Sunday, September 26, 2004

Cooking II

Cooking II
And now, the rest of the story. So last night, after I had let out all my frustrations with my incapacity for culinary prowess, I decided to just make some ramen. It was my roommate's ramen, but I figured I could just float him a dime, and I wouldn't have to hear any complaints. The time was about 4:30 a.m. I was sitting there, proudly boiling that biscuit of noodles, gladly straining the water from them with an old plate (since the strainer was filled with cinnamon and sugar dust), and blithely mixing in the seasoning packet. I took the first happy bite, but to my dismay, something was wrong. The flavor was terrible. It was very strong, and there were hard, crunchy spices in it. When I walked over to the counter, I discovered my mistake: I had put the seasoning packet for the entire box of Rice-a-Roni into my little pathetic bowl of ramen. I forced myself to eat it anyway out of sheer starvation. I later calculated that I had eaten 2,220 mg of sodium. It was awful. I barfed in my mouth a bit as I was climbing into bed during the early minutes of dawn. I ran to throw up outside, and I slipped in the slime from the buttery mess on the floor. After I finished that, I meekly climbed the stairs to my room. Even over the sound of my roommate singing showtunes in the shower, I finally fell asleep, with an empty feeling in my stomach, and one in my gut. I had ruined even ramen. I had failed.

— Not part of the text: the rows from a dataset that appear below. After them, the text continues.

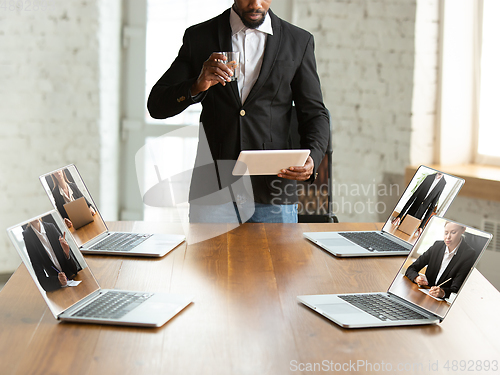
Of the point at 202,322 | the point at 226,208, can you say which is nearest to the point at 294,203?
the point at 226,208

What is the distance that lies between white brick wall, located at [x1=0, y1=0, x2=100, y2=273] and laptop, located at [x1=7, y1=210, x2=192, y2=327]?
2.13 m

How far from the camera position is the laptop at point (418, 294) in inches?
40.3

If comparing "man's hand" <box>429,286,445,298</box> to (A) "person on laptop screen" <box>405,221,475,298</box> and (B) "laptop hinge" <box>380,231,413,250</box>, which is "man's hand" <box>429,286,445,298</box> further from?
(B) "laptop hinge" <box>380,231,413,250</box>

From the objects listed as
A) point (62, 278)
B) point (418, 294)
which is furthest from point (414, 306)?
point (62, 278)

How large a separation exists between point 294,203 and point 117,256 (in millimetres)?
815

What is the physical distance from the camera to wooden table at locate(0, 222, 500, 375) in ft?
2.82

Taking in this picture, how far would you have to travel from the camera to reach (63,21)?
9.91 ft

Friday, September 24, 2004


I have these four roommates who are all domestic. They grow their own herbs to make pesto, they sit there with their special little appliances and cook elaborate dinners for one. Last night it was split pea soup from scratch. Now, I understand it probably tastes better than Campbell's, but I can't at all imagine that it's so much better that it's worth the effort.

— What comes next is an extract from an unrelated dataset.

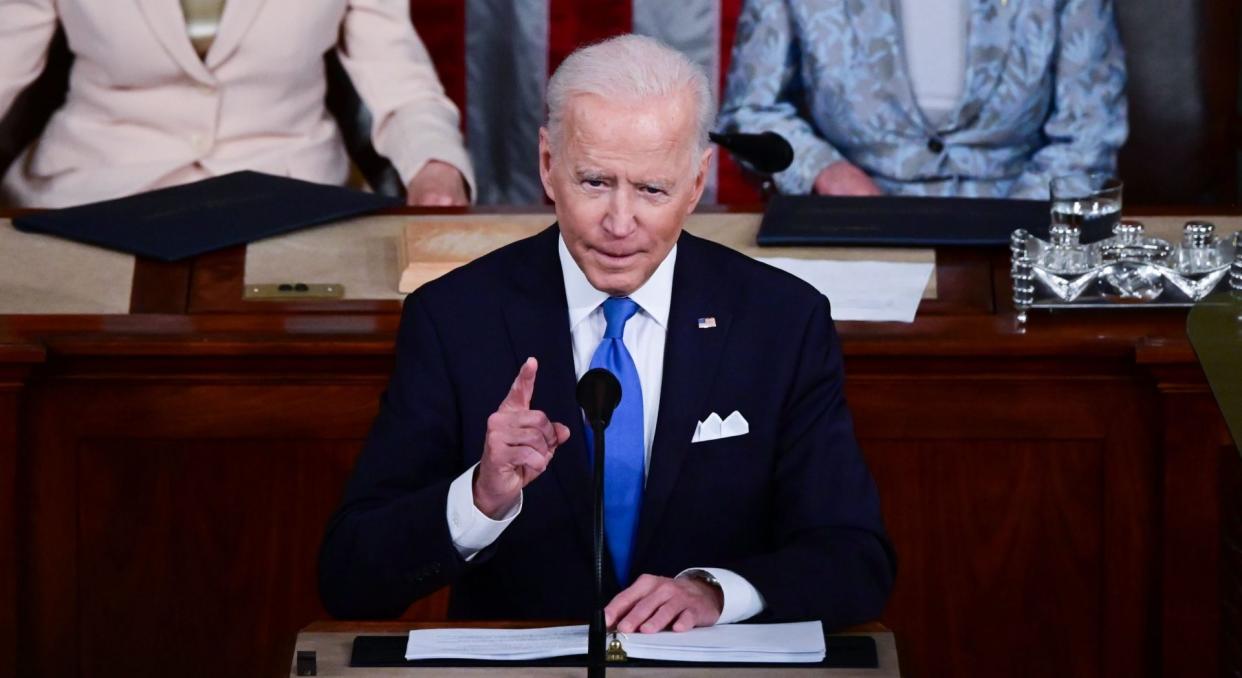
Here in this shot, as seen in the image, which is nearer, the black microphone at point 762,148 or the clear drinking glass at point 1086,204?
the black microphone at point 762,148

So tonight, at 3:30 a.m., I decided to try to cook some Rice-a-Roni. I freak out whenever I have to follow directions, so I was already in a bad way. I poured the rice vermicelli mix into the stupid medium-sized sauce pan, as i was supposed to. I took the butter out of the fridge, but I dropped about two tablespoons of it onto the floor when I was cutting it. I turned the stove onto medium and began to brown the little worms. Then I realized that I was going to need some water measured out, and due to my cognizance of my Non-verbal Learning Disorder, I began to panic. You see, I have no idea how big two and a half cups is. I grabbed a bowl from the cupboard and filled it, but I couldn't tell at all if I was even close. So then I went frantically looking for a measuring cup. I found a little graduated pitcher thing, but it was full of cinnamon and sugar. Then I decided to pour the cinnamon and sugar into a nearby bowl. Unfortunately, the bowl was some kind of small sieve, and my roommate's sugar mix dumped all over the floor and stuck to the butter. By the time I got the pitcher cleaned out, I turned around and the rice was ON FIRE. Luckily, I had recently broken the smoke alarm, so my roommates didn't have to wake up. I just grabbed the pan and stuck it outside on the porch. The house reeks of burned butter and noodles. That was my last box of food. Now I must resort to either going to bed hungry, or going to the grocery store. I'll probably do the latter. At least i can pick up that pan on my way back in.

The question is why am I so incompetent when it comes to cooking? It is impossible for me. I have ruined over twenty boxes of rice-a-Roni in my lifetime. Gosh! I hate it! So uneconomical. And there's Jayson, totally cooking soup in three separate pans. Of all my shortcomings, this is the one that renders me the most helpless. I have no idea where to turn for help.